Given that anxiety disorders and ADHD have been shown to be highly comorbid and often results in greater child impairment (Schatz and Rostain 2006), future studies should seek to compare IU in children with anxiety disorders and ADHD to children with comorbid anxiety disorders and ADHD. Furthermore, though anxiety disorder status was determined through a multi-informant approach, ADHD diagnostic status was determined by parent report alone due to practical limitations. Future studies should attempt to incorporate a multi-informant approach when diagnosing ADHD in children.

Conclusion

The current study is the first to demonstrate that IU is present among children with externalizing disorders, and further substantiates literature regarding the presence of IU in children with internalizing disorders.

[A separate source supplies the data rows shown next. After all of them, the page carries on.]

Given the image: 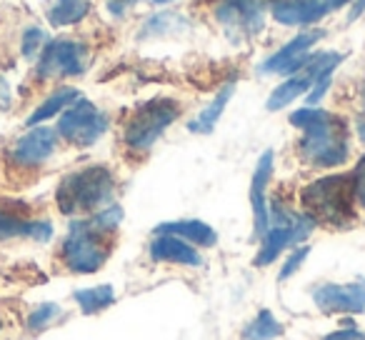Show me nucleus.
<instances>
[{"label":"nucleus","instance_id":"nucleus-1","mask_svg":"<svg viewBox=\"0 0 365 340\" xmlns=\"http://www.w3.org/2000/svg\"><path fill=\"white\" fill-rule=\"evenodd\" d=\"M288 123L300 130L295 155L315 170H335L350 160V128L343 115L320 105H303L288 115Z\"/></svg>","mask_w":365,"mask_h":340},{"label":"nucleus","instance_id":"nucleus-2","mask_svg":"<svg viewBox=\"0 0 365 340\" xmlns=\"http://www.w3.org/2000/svg\"><path fill=\"white\" fill-rule=\"evenodd\" d=\"M118 178L108 165L93 163L63 175L56 188V205L66 218H88L115 203Z\"/></svg>","mask_w":365,"mask_h":340},{"label":"nucleus","instance_id":"nucleus-3","mask_svg":"<svg viewBox=\"0 0 365 340\" xmlns=\"http://www.w3.org/2000/svg\"><path fill=\"white\" fill-rule=\"evenodd\" d=\"M303 210L315 218V223L345 228L355 220L353 173H330L315 178L300 190Z\"/></svg>","mask_w":365,"mask_h":340},{"label":"nucleus","instance_id":"nucleus-4","mask_svg":"<svg viewBox=\"0 0 365 340\" xmlns=\"http://www.w3.org/2000/svg\"><path fill=\"white\" fill-rule=\"evenodd\" d=\"M182 115V105L175 98H150L140 103L123 123V145L130 155H145L155 148L163 133L178 123Z\"/></svg>","mask_w":365,"mask_h":340},{"label":"nucleus","instance_id":"nucleus-5","mask_svg":"<svg viewBox=\"0 0 365 340\" xmlns=\"http://www.w3.org/2000/svg\"><path fill=\"white\" fill-rule=\"evenodd\" d=\"M108 235H101L88 218H71L68 233L61 240V258L63 268L73 275H93L108 263L110 258V243Z\"/></svg>","mask_w":365,"mask_h":340},{"label":"nucleus","instance_id":"nucleus-6","mask_svg":"<svg viewBox=\"0 0 365 340\" xmlns=\"http://www.w3.org/2000/svg\"><path fill=\"white\" fill-rule=\"evenodd\" d=\"M110 128V118L106 110L96 105L88 98H78L73 105L58 115L56 133L63 143L73 148H93Z\"/></svg>","mask_w":365,"mask_h":340},{"label":"nucleus","instance_id":"nucleus-7","mask_svg":"<svg viewBox=\"0 0 365 340\" xmlns=\"http://www.w3.org/2000/svg\"><path fill=\"white\" fill-rule=\"evenodd\" d=\"M210 16L228 41L243 43L263 33L268 0H215Z\"/></svg>","mask_w":365,"mask_h":340},{"label":"nucleus","instance_id":"nucleus-8","mask_svg":"<svg viewBox=\"0 0 365 340\" xmlns=\"http://www.w3.org/2000/svg\"><path fill=\"white\" fill-rule=\"evenodd\" d=\"M91 68V48L76 38H56L48 41L38 56V81H68L81 78Z\"/></svg>","mask_w":365,"mask_h":340},{"label":"nucleus","instance_id":"nucleus-9","mask_svg":"<svg viewBox=\"0 0 365 340\" xmlns=\"http://www.w3.org/2000/svg\"><path fill=\"white\" fill-rule=\"evenodd\" d=\"M315 228H318V223H315L313 215L305 213V210H295L293 218L283 220V223H270L268 230L260 235V245L253 258V265L255 268H268V265H273L285 250L308 243V238L313 235Z\"/></svg>","mask_w":365,"mask_h":340},{"label":"nucleus","instance_id":"nucleus-10","mask_svg":"<svg viewBox=\"0 0 365 340\" xmlns=\"http://www.w3.org/2000/svg\"><path fill=\"white\" fill-rule=\"evenodd\" d=\"M58 145H61V138H58L56 128H28V133L16 138L6 150V163L13 173H36L48 160H53Z\"/></svg>","mask_w":365,"mask_h":340},{"label":"nucleus","instance_id":"nucleus-11","mask_svg":"<svg viewBox=\"0 0 365 340\" xmlns=\"http://www.w3.org/2000/svg\"><path fill=\"white\" fill-rule=\"evenodd\" d=\"M345 61L343 53H335V51H315L313 58L308 61V66L303 71H298L295 76H288L278 88H273V93L268 96L265 101V108L268 113H280L295 103L298 98H303L305 93L310 91V86L315 83V78L325 71H338L340 63Z\"/></svg>","mask_w":365,"mask_h":340},{"label":"nucleus","instance_id":"nucleus-12","mask_svg":"<svg viewBox=\"0 0 365 340\" xmlns=\"http://www.w3.org/2000/svg\"><path fill=\"white\" fill-rule=\"evenodd\" d=\"M310 300L323 315H360L365 313V278L350 283H318L310 288Z\"/></svg>","mask_w":365,"mask_h":340},{"label":"nucleus","instance_id":"nucleus-13","mask_svg":"<svg viewBox=\"0 0 365 340\" xmlns=\"http://www.w3.org/2000/svg\"><path fill=\"white\" fill-rule=\"evenodd\" d=\"M325 38V31L320 28H308L300 36H295L290 43H285L280 51H275L273 56H268L258 66V76H295L298 71H303L308 66V61L313 58L315 46Z\"/></svg>","mask_w":365,"mask_h":340},{"label":"nucleus","instance_id":"nucleus-14","mask_svg":"<svg viewBox=\"0 0 365 340\" xmlns=\"http://www.w3.org/2000/svg\"><path fill=\"white\" fill-rule=\"evenodd\" d=\"M56 228L48 218H31L26 210L0 208V240H33V243H51Z\"/></svg>","mask_w":365,"mask_h":340},{"label":"nucleus","instance_id":"nucleus-15","mask_svg":"<svg viewBox=\"0 0 365 340\" xmlns=\"http://www.w3.org/2000/svg\"><path fill=\"white\" fill-rule=\"evenodd\" d=\"M273 165H275V153L265 150L258 158L253 170V180H250V208H253V235L260 240V235L268 230V185L273 178Z\"/></svg>","mask_w":365,"mask_h":340},{"label":"nucleus","instance_id":"nucleus-16","mask_svg":"<svg viewBox=\"0 0 365 340\" xmlns=\"http://www.w3.org/2000/svg\"><path fill=\"white\" fill-rule=\"evenodd\" d=\"M148 255L153 263L180 265V268H203L205 265L200 248L175 238V235H153V240L148 243Z\"/></svg>","mask_w":365,"mask_h":340},{"label":"nucleus","instance_id":"nucleus-17","mask_svg":"<svg viewBox=\"0 0 365 340\" xmlns=\"http://www.w3.org/2000/svg\"><path fill=\"white\" fill-rule=\"evenodd\" d=\"M153 235H175V238L185 240V243L195 245V248H215V245H218V233H215V228L198 218L165 220V223L153 228Z\"/></svg>","mask_w":365,"mask_h":340},{"label":"nucleus","instance_id":"nucleus-18","mask_svg":"<svg viewBox=\"0 0 365 340\" xmlns=\"http://www.w3.org/2000/svg\"><path fill=\"white\" fill-rule=\"evenodd\" d=\"M320 0H268V13L278 26L313 28L318 21Z\"/></svg>","mask_w":365,"mask_h":340},{"label":"nucleus","instance_id":"nucleus-19","mask_svg":"<svg viewBox=\"0 0 365 340\" xmlns=\"http://www.w3.org/2000/svg\"><path fill=\"white\" fill-rule=\"evenodd\" d=\"M233 93H235V83L233 81L225 83V86L215 93L213 101H210L208 105H205L203 110H200L198 115L188 123V130L195 133V135H210V133L215 130V125H218V120L223 118L228 103L233 101Z\"/></svg>","mask_w":365,"mask_h":340},{"label":"nucleus","instance_id":"nucleus-20","mask_svg":"<svg viewBox=\"0 0 365 340\" xmlns=\"http://www.w3.org/2000/svg\"><path fill=\"white\" fill-rule=\"evenodd\" d=\"M81 98V91L73 86H61L56 88V91L51 93V96L46 98V101L41 103V105L36 108V110L31 113V115L26 118V125L28 128H36V125H43V123L53 120V118H58L63 110H66L68 105H73V103Z\"/></svg>","mask_w":365,"mask_h":340},{"label":"nucleus","instance_id":"nucleus-21","mask_svg":"<svg viewBox=\"0 0 365 340\" xmlns=\"http://www.w3.org/2000/svg\"><path fill=\"white\" fill-rule=\"evenodd\" d=\"M118 295L115 288L110 283H103V285H93V288H78L73 293V303L78 305L83 315H98L103 310H108L110 305H115Z\"/></svg>","mask_w":365,"mask_h":340},{"label":"nucleus","instance_id":"nucleus-22","mask_svg":"<svg viewBox=\"0 0 365 340\" xmlns=\"http://www.w3.org/2000/svg\"><path fill=\"white\" fill-rule=\"evenodd\" d=\"M285 335V325L270 308H260L250 323L243 325L240 338L243 340H280Z\"/></svg>","mask_w":365,"mask_h":340},{"label":"nucleus","instance_id":"nucleus-23","mask_svg":"<svg viewBox=\"0 0 365 340\" xmlns=\"http://www.w3.org/2000/svg\"><path fill=\"white\" fill-rule=\"evenodd\" d=\"M91 13V0H53L46 18L53 28H68L86 21Z\"/></svg>","mask_w":365,"mask_h":340},{"label":"nucleus","instance_id":"nucleus-24","mask_svg":"<svg viewBox=\"0 0 365 340\" xmlns=\"http://www.w3.org/2000/svg\"><path fill=\"white\" fill-rule=\"evenodd\" d=\"M188 21L178 13L168 11V13H155L148 21H143L140 31H138V41H150V38H165V36H175V33L185 31Z\"/></svg>","mask_w":365,"mask_h":340},{"label":"nucleus","instance_id":"nucleus-25","mask_svg":"<svg viewBox=\"0 0 365 340\" xmlns=\"http://www.w3.org/2000/svg\"><path fill=\"white\" fill-rule=\"evenodd\" d=\"M61 318H63V308L58 303H51V300H48V303L36 305V308L28 313L26 328H28V333H43V330L53 328Z\"/></svg>","mask_w":365,"mask_h":340},{"label":"nucleus","instance_id":"nucleus-26","mask_svg":"<svg viewBox=\"0 0 365 340\" xmlns=\"http://www.w3.org/2000/svg\"><path fill=\"white\" fill-rule=\"evenodd\" d=\"M123 218H125V213H123V205L120 203H110V205H106V208L98 210V213L88 215V223H91L101 235L113 238V235L118 233V228H120Z\"/></svg>","mask_w":365,"mask_h":340},{"label":"nucleus","instance_id":"nucleus-27","mask_svg":"<svg viewBox=\"0 0 365 340\" xmlns=\"http://www.w3.org/2000/svg\"><path fill=\"white\" fill-rule=\"evenodd\" d=\"M310 255V245L303 243V245H295V248L288 250V258L283 260V265H280L278 270V283H285V280H290L295 273H298L300 268H303V263L308 260Z\"/></svg>","mask_w":365,"mask_h":340},{"label":"nucleus","instance_id":"nucleus-28","mask_svg":"<svg viewBox=\"0 0 365 340\" xmlns=\"http://www.w3.org/2000/svg\"><path fill=\"white\" fill-rule=\"evenodd\" d=\"M46 43H48L46 33H43L38 26H31L26 33H23V41H21L23 58H28V61H36V58L41 56L43 48H46Z\"/></svg>","mask_w":365,"mask_h":340},{"label":"nucleus","instance_id":"nucleus-29","mask_svg":"<svg viewBox=\"0 0 365 340\" xmlns=\"http://www.w3.org/2000/svg\"><path fill=\"white\" fill-rule=\"evenodd\" d=\"M333 76H335V71H325L315 78V83L310 86V91L305 93V105H320V101L328 96L330 86H333Z\"/></svg>","mask_w":365,"mask_h":340},{"label":"nucleus","instance_id":"nucleus-30","mask_svg":"<svg viewBox=\"0 0 365 340\" xmlns=\"http://www.w3.org/2000/svg\"><path fill=\"white\" fill-rule=\"evenodd\" d=\"M353 198H355V208H360L365 213V158L353 170Z\"/></svg>","mask_w":365,"mask_h":340},{"label":"nucleus","instance_id":"nucleus-31","mask_svg":"<svg viewBox=\"0 0 365 340\" xmlns=\"http://www.w3.org/2000/svg\"><path fill=\"white\" fill-rule=\"evenodd\" d=\"M320 340H365V330H360L358 325H353V328H338L333 333L323 335Z\"/></svg>","mask_w":365,"mask_h":340},{"label":"nucleus","instance_id":"nucleus-32","mask_svg":"<svg viewBox=\"0 0 365 340\" xmlns=\"http://www.w3.org/2000/svg\"><path fill=\"white\" fill-rule=\"evenodd\" d=\"M13 103V96H11V86H8L3 78H0V110H8Z\"/></svg>","mask_w":365,"mask_h":340},{"label":"nucleus","instance_id":"nucleus-33","mask_svg":"<svg viewBox=\"0 0 365 340\" xmlns=\"http://www.w3.org/2000/svg\"><path fill=\"white\" fill-rule=\"evenodd\" d=\"M363 13H365V0H353V6H350V11H348V23L358 21Z\"/></svg>","mask_w":365,"mask_h":340},{"label":"nucleus","instance_id":"nucleus-34","mask_svg":"<svg viewBox=\"0 0 365 340\" xmlns=\"http://www.w3.org/2000/svg\"><path fill=\"white\" fill-rule=\"evenodd\" d=\"M355 138L365 145V113H360V115L355 118Z\"/></svg>","mask_w":365,"mask_h":340},{"label":"nucleus","instance_id":"nucleus-35","mask_svg":"<svg viewBox=\"0 0 365 340\" xmlns=\"http://www.w3.org/2000/svg\"><path fill=\"white\" fill-rule=\"evenodd\" d=\"M358 101H360V108H363V113H365V81H363V86H360Z\"/></svg>","mask_w":365,"mask_h":340},{"label":"nucleus","instance_id":"nucleus-36","mask_svg":"<svg viewBox=\"0 0 365 340\" xmlns=\"http://www.w3.org/2000/svg\"><path fill=\"white\" fill-rule=\"evenodd\" d=\"M150 3L155 8H160V6H170V3H175V0H150Z\"/></svg>","mask_w":365,"mask_h":340},{"label":"nucleus","instance_id":"nucleus-37","mask_svg":"<svg viewBox=\"0 0 365 340\" xmlns=\"http://www.w3.org/2000/svg\"><path fill=\"white\" fill-rule=\"evenodd\" d=\"M0 330H3V318H0Z\"/></svg>","mask_w":365,"mask_h":340}]
</instances>
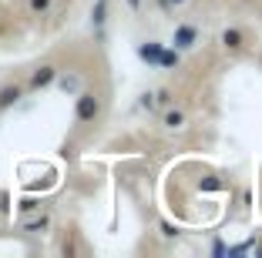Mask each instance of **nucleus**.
Returning <instances> with one entry per match:
<instances>
[{
  "label": "nucleus",
  "instance_id": "nucleus-7",
  "mask_svg": "<svg viewBox=\"0 0 262 258\" xmlns=\"http://www.w3.org/2000/svg\"><path fill=\"white\" fill-rule=\"evenodd\" d=\"M158 64H162V67H175V64H178V54H171V51H162Z\"/></svg>",
  "mask_w": 262,
  "mask_h": 258
},
{
  "label": "nucleus",
  "instance_id": "nucleus-3",
  "mask_svg": "<svg viewBox=\"0 0 262 258\" xmlns=\"http://www.w3.org/2000/svg\"><path fill=\"white\" fill-rule=\"evenodd\" d=\"M24 87L20 84H7V87H0V111H7V107H14L17 101H20Z\"/></svg>",
  "mask_w": 262,
  "mask_h": 258
},
{
  "label": "nucleus",
  "instance_id": "nucleus-15",
  "mask_svg": "<svg viewBox=\"0 0 262 258\" xmlns=\"http://www.w3.org/2000/svg\"><path fill=\"white\" fill-rule=\"evenodd\" d=\"M175 4H182V0H175Z\"/></svg>",
  "mask_w": 262,
  "mask_h": 258
},
{
  "label": "nucleus",
  "instance_id": "nucleus-8",
  "mask_svg": "<svg viewBox=\"0 0 262 258\" xmlns=\"http://www.w3.org/2000/svg\"><path fill=\"white\" fill-rule=\"evenodd\" d=\"M182 121H185V118H182L178 111H168V114H165V124H168V128H182Z\"/></svg>",
  "mask_w": 262,
  "mask_h": 258
},
{
  "label": "nucleus",
  "instance_id": "nucleus-2",
  "mask_svg": "<svg viewBox=\"0 0 262 258\" xmlns=\"http://www.w3.org/2000/svg\"><path fill=\"white\" fill-rule=\"evenodd\" d=\"M54 77H57V67H51V64H44V67H37L31 74V81H27V87L31 91H40V87H47V84H54Z\"/></svg>",
  "mask_w": 262,
  "mask_h": 258
},
{
  "label": "nucleus",
  "instance_id": "nucleus-6",
  "mask_svg": "<svg viewBox=\"0 0 262 258\" xmlns=\"http://www.w3.org/2000/svg\"><path fill=\"white\" fill-rule=\"evenodd\" d=\"M222 44H225V47H232V51H239V47H242V34L232 27V31H225V34H222Z\"/></svg>",
  "mask_w": 262,
  "mask_h": 258
},
{
  "label": "nucleus",
  "instance_id": "nucleus-11",
  "mask_svg": "<svg viewBox=\"0 0 262 258\" xmlns=\"http://www.w3.org/2000/svg\"><path fill=\"white\" fill-rule=\"evenodd\" d=\"M47 7H51V0H31V10H37V14H44Z\"/></svg>",
  "mask_w": 262,
  "mask_h": 258
},
{
  "label": "nucleus",
  "instance_id": "nucleus-14",
  "mask_svg": "<svg viewBox=\"0 0 262 258\" xmlns=\"http://www.w3.org/2000/svg\"><path fill=\"white\" fill-rule=\"evenodd\" d=\"M128 7H131V10H138V7H141V0H128Z\"/></svg>",
  "mask_w": 262,
  "mask_h": 258
},
{
  "label": "nucleus",
  "instance_id": "nucleus-10",
  "mask_svg": "<svg viewBox=\"0 0 262 258\" xmlns=\"http://www.w3.org/2000/svg\"><path fill=\"white\" fill-rule=\"evenodd\" d=\"M202 188H205V191H219V188H222V181H219V178H205Z\"/></svg>",
  "mask_w": 262,
  "mask_h": 258
},
{
  "label": "nucleus",
  "instance_id": "nucleus-4",
  "mask_svg": "<svg viewBox=\"0 0 262 258\" xmlns=\"http://www.w3.org/2000/svg\"><path fill=\"white\" fill-rule=\"evenodd\" d=\"M138 54H141V61L158 64V57H162V44H141V47H138Z\"/></svg>",
  "mask_w": 262,
  "mask_h": 258
},
{
  "label": "nucleus",
  "instance_id": "nucleus-13",
  "mask_svg": "<svg viewBox=\"0 0 262 258\" xmlns=\"http://www.w3.org/2000/svg\"><path fill=\"white\" fill-rule=\"evenodd\" d=\"M47 225V218H37V221H27V228H31V231H40V228Z\"/></svg>",
  "mask_w": 262,
  "mask_h": 258
},
{
  "label": "nucleus",
  "instance_id": "nucleus-5",
  "mask_svg": "<svg viewBox=\"0 0 262 258\" xmlns=\"http://www.w3.org/2000/svg\"><path fill=\"white\" fill-rule=\"evenodd\" d=\"M195 44V27H178L175 31V47H192Z\"/></svg>",
  "mask_w": 262,
  "mask_h": 258
},
{
  "label": "nucleus",
  "instance_id": "nucleus-9",
  "mask_svg": "<svg viewBox=\"0 0 262 258\" xmlns=\"http://www.w3.org/2000/svg\"><path fill=\"white\" fill-rule=\"evenodd\" d=\"M94 24H104V0H98V7H94Z\"/></svg>",
  "mask_w": 262,
  "mask_h": 258
},
{
  "label": "nucleus",
  "instance_id": "nucleus-1",
  "mask_svg": "<svg viewBox=\"0 0 262 258\" xmlns=\"http://www.w3.org/2000/svg\"><path fill=\"white\" fill-rule=\"evenodd\" d=\"M74 114H77V121H94L98 118V98L94 94H77V107H74Z\"/></svg>",
  "mask_w": 262,
  "mask_h": 258
},
{
  "label": "nucleus",
  "instance_id": "nucleus-12",
  "mask_svg": "<svg viewBox=\"0 0 262 258\" xmlns=\"http://www.w3.org/2000/svg\"><path fill=\"white\" fill-rule=\"evenodd\" d=\"M61 87H64V91H77V77H64Z\"/></svg>",
  "mask_w": 262,
  "mask_h": 258
}]
</instances>
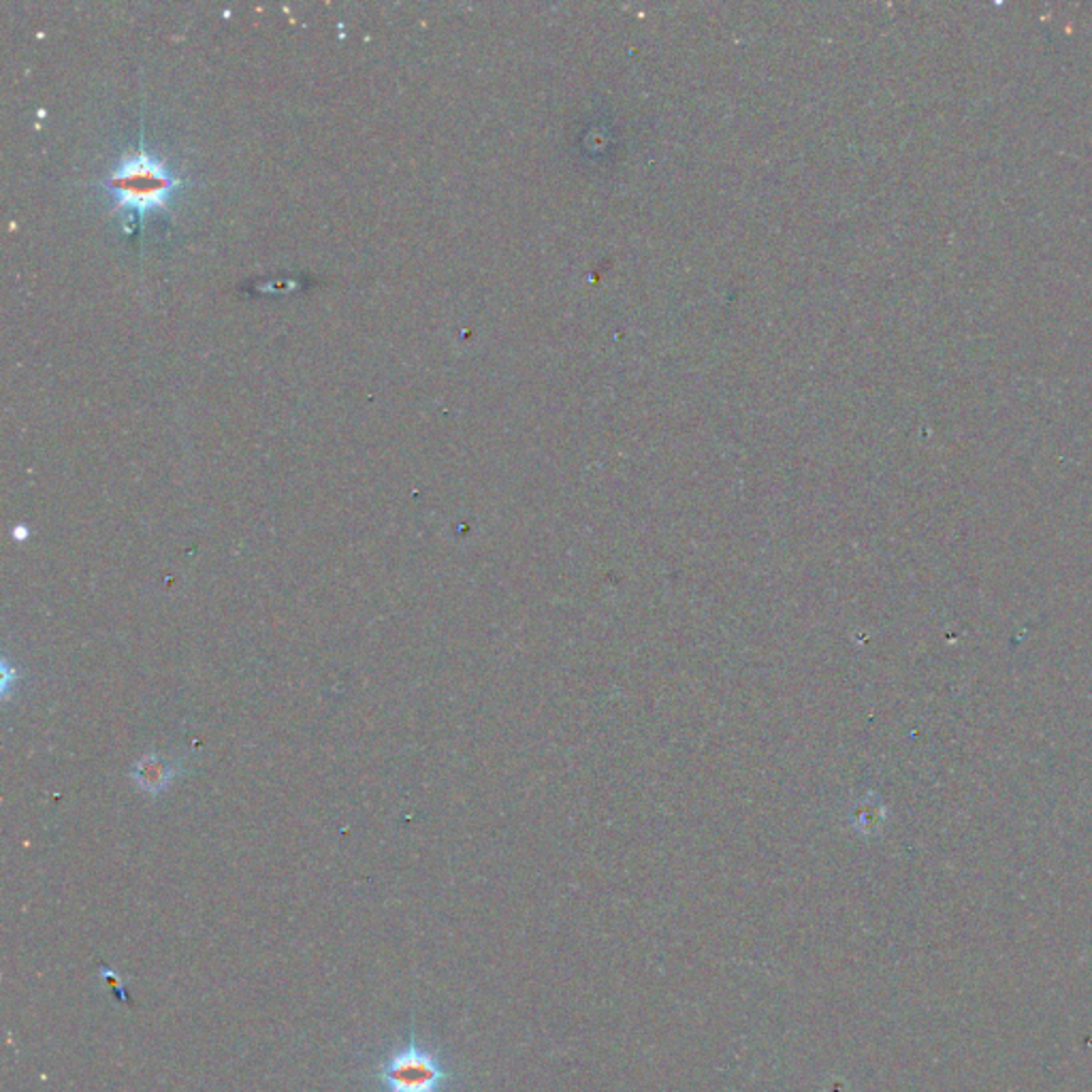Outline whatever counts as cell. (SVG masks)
I'll return each instance as SVG.
<instances>
[{
  "label": "cell",
  "mask_w": 1092,
  "mask_h": 1092,
  "mask_svg": "<svg viewBox=\"0 0 1092 1092\" xmlns=\"http://www.w3.org/2000/svg\"><path fill=\"white\" fill-rule=\"evenodd\" d=\"M179 186L182 179L143 148V139L139 141V150L125 156L107 177L114 210L132 211L139 222L148 211L169 210L167 204Z\"/></svg>",
  "instance_id": "cell-1"
},
{
  "label": "cell",
  "mask_w": 1092,
  "mask_h": 1092,
  "mask_svg": "<svg viewBox=\"0 0 1092 1092\" xmlns=\"http://www.w3.org/2000/svg\"><path fill=\"white\" fill-rule=\"evenodd\" d=\"M376 1080L382 1092H444L453 1082V1073L438 1052L422 1046L410 1033L404 1046L380 1060Z\"/></svg>",
  "instance_id": "cell-2"
},
{
  "label": "cell",
  "mask_w": 1092,
  "mask_h": 1092,
  "mask_svg": "<svg viewBox=\"0 0 1092 1092\" xmlns=\"http://www.w3.org/2000/svg\"><path fill=\"white\" fill-rule=\"evenodd\" d=\"M173 777V764H169L165 759H159V757H152V759H143L139 766H137V783L139 788L148 790V792H159L167 786Z\"/></svg>",
  "instance_id": "cell-3"
}]
</instances>
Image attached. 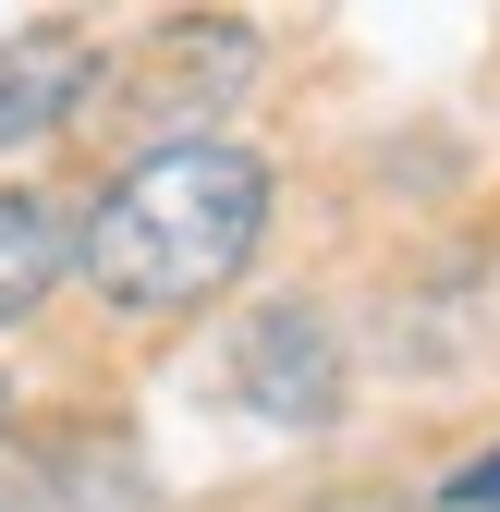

IU may arise in children who experience emotional reactivity and dysregulation broadly, as the inability to regulate and control negative emotions elicited by uncertainty causes distress and leads to maladaptive coping behaviors. This pattern of impairment may be differentially related to children with internalizing and externalizing disorders. For children with internalizing disorders, the inability to modulate emotional reactivity and regulation when thinking about future uncertainty may lead to elevated ratings of prospective IU, whereas for externalizing disorders, the inability to modulate emotional reactivity and regulation in the presence of uncertain events may lead to elevated ratings of inhibitory IU.